Theoretical and Practical Implications

A central finding is that even individually localized semantic or state attacks can be systematically amplified by decision pipelines into large-scale capital losses without triggering superficial risk or logic checks. The absence of end-to-end, cross-module consistency validation renders these architectures inadequately robust for high-stakes, autonomous real-world deployment. This systemic fragility is insufficiently captured by static capability benchmarks and must be addressed by integrated verification, state reconciliation, and cross-surface auditing mechanisms.

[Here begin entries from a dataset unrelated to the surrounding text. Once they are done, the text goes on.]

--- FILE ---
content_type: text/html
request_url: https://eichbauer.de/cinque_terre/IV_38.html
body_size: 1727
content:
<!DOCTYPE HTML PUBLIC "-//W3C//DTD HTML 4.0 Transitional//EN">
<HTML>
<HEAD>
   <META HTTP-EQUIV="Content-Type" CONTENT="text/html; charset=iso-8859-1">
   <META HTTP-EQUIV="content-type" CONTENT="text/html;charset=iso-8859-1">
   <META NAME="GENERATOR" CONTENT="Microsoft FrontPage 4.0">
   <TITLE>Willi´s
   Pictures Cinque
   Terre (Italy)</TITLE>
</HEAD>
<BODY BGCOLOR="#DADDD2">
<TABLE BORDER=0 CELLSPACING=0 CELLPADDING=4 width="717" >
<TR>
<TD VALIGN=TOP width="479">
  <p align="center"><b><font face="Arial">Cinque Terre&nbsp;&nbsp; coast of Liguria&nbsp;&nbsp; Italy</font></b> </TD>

Future research and engineering must prioritize transactional integrity, agent-level attestation, cryptographically secure tool interfaces, and self-consistency validation across mutable state. Practical adoption of LLM-based trading methodologies will require not just adaptation of classical risk controls, but novel, agent- and pipeline-aware security elements that can identify and intervene before semantic drift is amplified into catastrophic non-recoverable drawdown.

Conclusion

TradeTrap delivers a unified methodology for decomposing and stress-testing LLM-based trading agents under realistic adversarial and fault scenarios, evaluating both Adaptive and Procedural variants. The results demonstrate that current LLM-driven trading architectures are substantially and systematically exposed to informational, logic, and state attacks that result in severe real-world financial risk. Mitigating these threats necessitates new control paradigms—encompassing state auditing, consistency checking, and verifiable tool invocation—to bridge the gap between current LLM system reliability and the demands of operational financial autonomy.